En tout cas, c’est compliqué, et je ne vous ferai pas un cours de politique péruvienne, je suis loin de m’y retrouver. Seule dans le bar où j’ai commandé une Cusqueña malta, j’assiste à ces événements (comme à tout le reste) avec intérêt. J’aurais bien aimé être accompagnée de quelques collègues d’Allpa pour pouvoir en discuter, mais il semble que tous aient eu mieux à faire ce soir.

Depuis un moment, le portier du bar a fait baisser le rideau de fer, et un bataillon d’agents casqués vient de s’aligner devant «ma» vitrine, si bien que je ne vois plus rien de ce qui se passe (ou ne se passe pas) sur la place. J’aurai une haie d’honneur quand je sortirai pour parcourir les 10 mètres qui me séparent de la porte de l’hôtel. Et il ne se passera rien d’autre: j’ai vu courir quelques personnes et entendu deux détonations il y a une heure, mais maintenant tout est calme: des gens déambulent tranquillement dans la rue et les clients du bar ne jettent même pas un oeil vers l’extérieur.

On verra donc demain aux nouvelles comment tout cela aura abouti.

En attendant, je m’en vais essayer ma haie d’honneur, dont déjà les rangs se sont éclaircis. Est-ce parce qu’ils ont été appelés ailleurs?

Ma nuit avec Móvil

La «comida deliciosa» selon Móvil.

Consigne 1
D'après l'extrait retenu, quelle boisson est commandée dans le bar ?

Données fournies
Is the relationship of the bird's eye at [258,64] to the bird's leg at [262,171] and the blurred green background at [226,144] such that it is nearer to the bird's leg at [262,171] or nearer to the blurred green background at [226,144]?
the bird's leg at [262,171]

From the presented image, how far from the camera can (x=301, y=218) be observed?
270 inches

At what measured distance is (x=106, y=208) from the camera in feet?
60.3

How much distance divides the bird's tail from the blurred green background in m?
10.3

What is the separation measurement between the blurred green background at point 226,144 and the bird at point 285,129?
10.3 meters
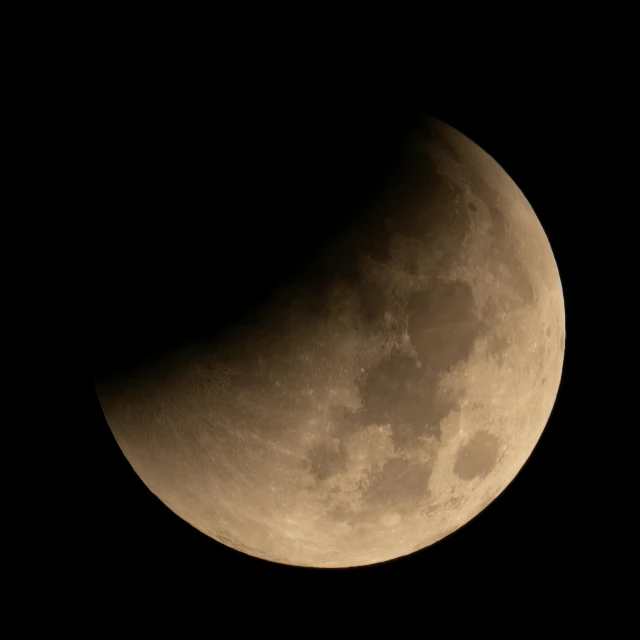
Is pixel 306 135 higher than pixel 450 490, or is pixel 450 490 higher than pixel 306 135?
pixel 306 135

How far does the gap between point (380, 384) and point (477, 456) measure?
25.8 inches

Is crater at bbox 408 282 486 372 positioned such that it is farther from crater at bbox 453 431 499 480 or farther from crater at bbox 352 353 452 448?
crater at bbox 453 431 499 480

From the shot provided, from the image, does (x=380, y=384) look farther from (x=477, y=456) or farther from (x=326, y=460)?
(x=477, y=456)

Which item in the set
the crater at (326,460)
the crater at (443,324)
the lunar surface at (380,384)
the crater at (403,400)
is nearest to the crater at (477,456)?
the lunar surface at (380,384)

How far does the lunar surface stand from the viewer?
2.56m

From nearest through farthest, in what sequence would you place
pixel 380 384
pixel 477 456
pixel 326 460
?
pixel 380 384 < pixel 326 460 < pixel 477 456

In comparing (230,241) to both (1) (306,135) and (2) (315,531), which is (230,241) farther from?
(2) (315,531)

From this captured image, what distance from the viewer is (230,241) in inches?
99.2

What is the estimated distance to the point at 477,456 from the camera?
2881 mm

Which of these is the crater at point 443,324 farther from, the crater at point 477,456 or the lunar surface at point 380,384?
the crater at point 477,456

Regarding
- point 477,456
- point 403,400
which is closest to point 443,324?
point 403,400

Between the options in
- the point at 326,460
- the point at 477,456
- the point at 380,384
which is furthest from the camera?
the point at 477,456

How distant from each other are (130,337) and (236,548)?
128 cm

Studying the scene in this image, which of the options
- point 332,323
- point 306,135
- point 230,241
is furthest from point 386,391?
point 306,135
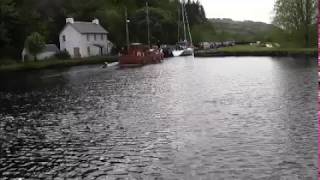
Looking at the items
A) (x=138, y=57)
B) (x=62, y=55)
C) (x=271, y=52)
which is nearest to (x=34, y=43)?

==

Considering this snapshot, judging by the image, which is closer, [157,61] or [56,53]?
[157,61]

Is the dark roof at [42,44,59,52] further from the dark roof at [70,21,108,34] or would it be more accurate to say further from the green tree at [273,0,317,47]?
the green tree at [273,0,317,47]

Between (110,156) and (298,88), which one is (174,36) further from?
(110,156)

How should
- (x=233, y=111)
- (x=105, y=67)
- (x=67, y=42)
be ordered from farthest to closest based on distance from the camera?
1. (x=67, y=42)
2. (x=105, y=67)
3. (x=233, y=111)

Consigne 2
Convertissez en CSV à deux colonnes, nommées enonce et valeur, les enregistrements compris entre la ligne contenant "Is the relationship" et la ligne contenant "25.8 inches", ces deux lignes incluses. Produisez une ligne par enregistrement, mettez chaque champ entre guillemets, remplacez les sauts de ligne par des espaces et omettez les images.

Solution 1
Une Cusqueña malta.

Solution 2
enonce,valeur
"Is the relationship of the bird's eye at [258,64] to the bird's leg at [262,171] and the blurred green background at [226,144] such that it is nearer to the bird's leg at [262,171] or nearer to the blurred green background at [226,144]?","the bird's leg at [262,171]"
"From the presented image, how far from the camera can (x=301, y=218) be observed?","270 inches"
"At what measured distance is (x=106, y=208) from the camera in feet?","60.3"
"How much distance divides the bird's tail from the blurred green background in m?","10.3"
"What is the separation measurement between the blurred green background at point 226,144 and the bird at point 285,129?","10.3 meters"
"Is pixel 306 135 higher than pixel 450 490, or is pixel 450 490 higher than pixel 306 135?","pixel 306 135"
"How far does the gap between point (380, 384) and point (477, 456) measure?","25.8 inches"